E L Emerson
Ask someone about “Blockchain” and the likely responses will vary from abject dumb-face, to tales of a Silk Road, Dark Web, Breaking Bad money laundering machine, and maybe even the more accurate description of something resembling a public ledger petri dish born of the open source community, and with it gaggles of cryptocurrency children, each claiming varying degrees of legitimacy and value.
But for most it’s just cryptic.
And efforts to rationalise the blockchain public ledger – where transactions are recorded and confirmed anonymously, shared between numerous parties, and once entered cannot be altered – and its original Bitcoin currency system is like trying to describe the Internet to someone you met on the street back in 1992.
Good luck with that!
Now, maybe we just don’t have the right words yet.
Back in the early 1990s the Internet was probably considered like some kind of fantastical global communications Skynet system with an imagined neural net-based global consciousness that could at any point release The Terminator.
But once the Skynet cleared, so to speak, and a common understanding prevailed, what was once a fledgling mainstream Internet resource would go on to fundamentally change how we communicate and distribute information globally, along with providing access to every funny cat video you never knew you needed to watch.
Some will draw similarities between the impact of the Internet and what is expected of Blockchain.
And you can hardly blame those who extend the Blockchain line forward and arrive at a world-altering conclusion.
Imagine the revised structures of a global society that no longer requires financial intermediaries (amongst others) to buy houses and cars, “purchase” goods from one another over great distances and settle contracts?

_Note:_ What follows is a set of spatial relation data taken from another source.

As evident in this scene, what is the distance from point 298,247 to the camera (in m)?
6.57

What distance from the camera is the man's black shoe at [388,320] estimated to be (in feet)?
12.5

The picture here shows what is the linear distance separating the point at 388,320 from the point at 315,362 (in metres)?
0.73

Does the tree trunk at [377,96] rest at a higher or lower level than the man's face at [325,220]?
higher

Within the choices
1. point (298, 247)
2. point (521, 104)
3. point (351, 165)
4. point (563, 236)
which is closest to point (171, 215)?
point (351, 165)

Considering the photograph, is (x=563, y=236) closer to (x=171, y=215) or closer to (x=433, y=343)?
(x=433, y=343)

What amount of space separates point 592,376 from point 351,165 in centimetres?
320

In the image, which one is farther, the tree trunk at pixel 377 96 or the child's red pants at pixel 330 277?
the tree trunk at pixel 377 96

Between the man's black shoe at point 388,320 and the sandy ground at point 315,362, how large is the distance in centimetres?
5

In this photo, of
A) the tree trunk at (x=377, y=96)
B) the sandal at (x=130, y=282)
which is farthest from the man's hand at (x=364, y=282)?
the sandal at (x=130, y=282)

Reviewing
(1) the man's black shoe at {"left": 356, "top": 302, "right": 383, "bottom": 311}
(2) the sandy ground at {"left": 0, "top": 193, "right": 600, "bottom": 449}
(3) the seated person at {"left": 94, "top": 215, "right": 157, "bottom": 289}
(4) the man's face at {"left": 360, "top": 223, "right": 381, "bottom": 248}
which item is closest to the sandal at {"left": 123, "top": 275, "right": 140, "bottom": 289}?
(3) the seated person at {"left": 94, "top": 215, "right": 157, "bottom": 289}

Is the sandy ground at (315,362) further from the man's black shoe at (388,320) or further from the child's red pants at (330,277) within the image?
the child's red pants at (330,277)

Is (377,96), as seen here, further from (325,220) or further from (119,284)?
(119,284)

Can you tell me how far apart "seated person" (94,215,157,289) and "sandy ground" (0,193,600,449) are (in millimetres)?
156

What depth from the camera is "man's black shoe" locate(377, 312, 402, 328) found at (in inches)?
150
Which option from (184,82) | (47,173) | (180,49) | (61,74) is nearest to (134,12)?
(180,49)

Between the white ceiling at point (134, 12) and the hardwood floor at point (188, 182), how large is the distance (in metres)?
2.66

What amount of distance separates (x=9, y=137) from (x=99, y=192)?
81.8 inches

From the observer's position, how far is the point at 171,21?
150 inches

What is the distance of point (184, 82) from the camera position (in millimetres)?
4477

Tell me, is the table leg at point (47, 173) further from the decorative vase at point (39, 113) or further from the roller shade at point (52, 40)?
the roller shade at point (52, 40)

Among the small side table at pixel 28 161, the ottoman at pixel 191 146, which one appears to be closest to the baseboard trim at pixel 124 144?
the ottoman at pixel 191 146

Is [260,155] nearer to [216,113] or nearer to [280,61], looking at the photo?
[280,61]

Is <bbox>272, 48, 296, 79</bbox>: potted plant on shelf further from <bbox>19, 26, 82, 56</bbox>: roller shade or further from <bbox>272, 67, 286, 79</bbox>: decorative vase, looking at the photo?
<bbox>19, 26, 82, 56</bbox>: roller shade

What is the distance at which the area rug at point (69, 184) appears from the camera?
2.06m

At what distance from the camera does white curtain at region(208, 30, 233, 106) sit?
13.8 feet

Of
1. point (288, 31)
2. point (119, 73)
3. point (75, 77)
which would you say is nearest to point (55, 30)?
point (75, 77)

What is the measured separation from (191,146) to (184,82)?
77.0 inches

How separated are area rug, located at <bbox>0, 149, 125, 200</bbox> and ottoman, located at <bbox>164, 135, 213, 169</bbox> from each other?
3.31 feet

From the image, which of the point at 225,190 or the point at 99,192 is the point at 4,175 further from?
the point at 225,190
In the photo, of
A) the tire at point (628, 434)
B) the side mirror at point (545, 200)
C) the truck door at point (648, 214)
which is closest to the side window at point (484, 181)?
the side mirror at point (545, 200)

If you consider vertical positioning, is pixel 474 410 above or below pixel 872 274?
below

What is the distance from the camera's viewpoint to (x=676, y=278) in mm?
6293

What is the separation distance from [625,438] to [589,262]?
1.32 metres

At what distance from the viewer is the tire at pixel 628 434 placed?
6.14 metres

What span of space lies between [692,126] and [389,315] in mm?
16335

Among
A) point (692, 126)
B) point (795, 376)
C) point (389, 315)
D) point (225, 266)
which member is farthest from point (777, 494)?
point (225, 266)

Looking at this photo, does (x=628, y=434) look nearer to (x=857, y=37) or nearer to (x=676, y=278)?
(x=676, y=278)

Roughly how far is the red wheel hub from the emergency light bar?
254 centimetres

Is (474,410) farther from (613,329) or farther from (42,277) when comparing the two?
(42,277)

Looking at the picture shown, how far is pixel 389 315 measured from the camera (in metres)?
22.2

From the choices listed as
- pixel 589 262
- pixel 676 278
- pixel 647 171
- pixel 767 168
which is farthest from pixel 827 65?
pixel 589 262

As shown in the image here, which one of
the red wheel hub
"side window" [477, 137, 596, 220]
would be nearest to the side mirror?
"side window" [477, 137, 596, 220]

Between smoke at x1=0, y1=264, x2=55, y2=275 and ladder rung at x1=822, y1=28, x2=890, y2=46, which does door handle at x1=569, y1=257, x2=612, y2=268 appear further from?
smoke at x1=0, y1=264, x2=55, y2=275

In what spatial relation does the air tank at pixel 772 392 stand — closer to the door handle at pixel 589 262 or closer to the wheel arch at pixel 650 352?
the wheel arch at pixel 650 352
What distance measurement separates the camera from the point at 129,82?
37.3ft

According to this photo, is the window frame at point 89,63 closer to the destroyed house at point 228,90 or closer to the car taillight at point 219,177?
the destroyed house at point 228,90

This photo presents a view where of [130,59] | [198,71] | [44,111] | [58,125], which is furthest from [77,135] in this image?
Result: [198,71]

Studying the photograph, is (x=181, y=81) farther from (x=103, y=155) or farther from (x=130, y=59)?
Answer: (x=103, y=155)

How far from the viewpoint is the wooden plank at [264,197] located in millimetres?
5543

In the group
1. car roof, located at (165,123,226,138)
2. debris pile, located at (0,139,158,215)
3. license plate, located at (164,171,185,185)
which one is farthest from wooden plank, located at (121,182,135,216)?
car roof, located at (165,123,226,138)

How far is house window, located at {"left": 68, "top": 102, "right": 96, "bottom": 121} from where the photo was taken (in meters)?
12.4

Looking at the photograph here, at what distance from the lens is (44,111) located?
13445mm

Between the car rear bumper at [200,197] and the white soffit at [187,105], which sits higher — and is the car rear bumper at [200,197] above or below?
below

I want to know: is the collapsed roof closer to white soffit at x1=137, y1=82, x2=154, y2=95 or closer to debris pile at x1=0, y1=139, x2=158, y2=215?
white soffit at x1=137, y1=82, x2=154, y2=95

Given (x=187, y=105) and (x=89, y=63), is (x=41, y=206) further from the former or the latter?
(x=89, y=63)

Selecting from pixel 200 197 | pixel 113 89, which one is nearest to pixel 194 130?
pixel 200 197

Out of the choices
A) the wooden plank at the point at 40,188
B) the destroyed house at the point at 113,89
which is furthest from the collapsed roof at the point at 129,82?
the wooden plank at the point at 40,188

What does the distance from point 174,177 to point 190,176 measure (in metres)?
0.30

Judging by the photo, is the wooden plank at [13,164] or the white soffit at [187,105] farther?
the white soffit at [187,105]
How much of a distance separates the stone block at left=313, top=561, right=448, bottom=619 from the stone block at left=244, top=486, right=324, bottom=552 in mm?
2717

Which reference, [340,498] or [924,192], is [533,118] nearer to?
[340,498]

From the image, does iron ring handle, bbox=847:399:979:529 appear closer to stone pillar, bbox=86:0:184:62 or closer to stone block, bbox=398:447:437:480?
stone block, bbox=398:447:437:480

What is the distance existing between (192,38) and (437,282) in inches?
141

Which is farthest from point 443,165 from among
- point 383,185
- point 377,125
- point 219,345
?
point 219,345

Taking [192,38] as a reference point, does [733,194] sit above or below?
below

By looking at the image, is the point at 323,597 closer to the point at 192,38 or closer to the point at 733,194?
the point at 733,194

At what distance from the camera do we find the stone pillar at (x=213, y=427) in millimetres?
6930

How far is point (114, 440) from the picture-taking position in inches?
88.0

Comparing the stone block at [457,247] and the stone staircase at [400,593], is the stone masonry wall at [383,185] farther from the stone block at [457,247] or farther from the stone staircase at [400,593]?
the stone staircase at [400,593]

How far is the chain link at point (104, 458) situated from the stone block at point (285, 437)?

No middlemen. No banks required. (First, we’ll kill all the lawyers.) No real discernible cash or coin used in transactions, and no real precious metal or other basis upon which the value of currency and exchanges operate.
Strange days indeed, eh?
But maybe a bit less different from today’s economies than you might imagine, particularly when you consider the evolution of money and its various forms into what is now essentially a series of digital blips and numbers in an ATM window.
As for the cryptocurrencies existing solely in digital format (no gold coins with a big “B” on them like in the pictures), we need to arrive at a new concept of “ownership.”
The tangible clinking of coins in your pockets, wads of bills and the once ubiquitous cheque cashing process will go the way of snail mail – used only sparingly, or perhaps retained like phonebooths; as reminders of a different time or even stalwarts in any cataclysmic shock to the crypto and communications systems of the future.
Seemingly socially influenced, the nearness of Blockchain transactions is very Internet 2.0, where separation is no longer an issue of degrees but channels where everyone is afforded a touchpoint.
Equally Blockchain is not housed in a single location, but rather it is managed by distributed nodes – each carrying a copy of the entire Blockchain, and each in turn synchronising their copies with other users, and in doing so ensure system fail safes through decentralisation.
In other words, your money is in everyone’s digital pockets at once, but you still own and control it.
That’s the power of the Blockchain. And we’re only now realising how it will fundamentally change the future.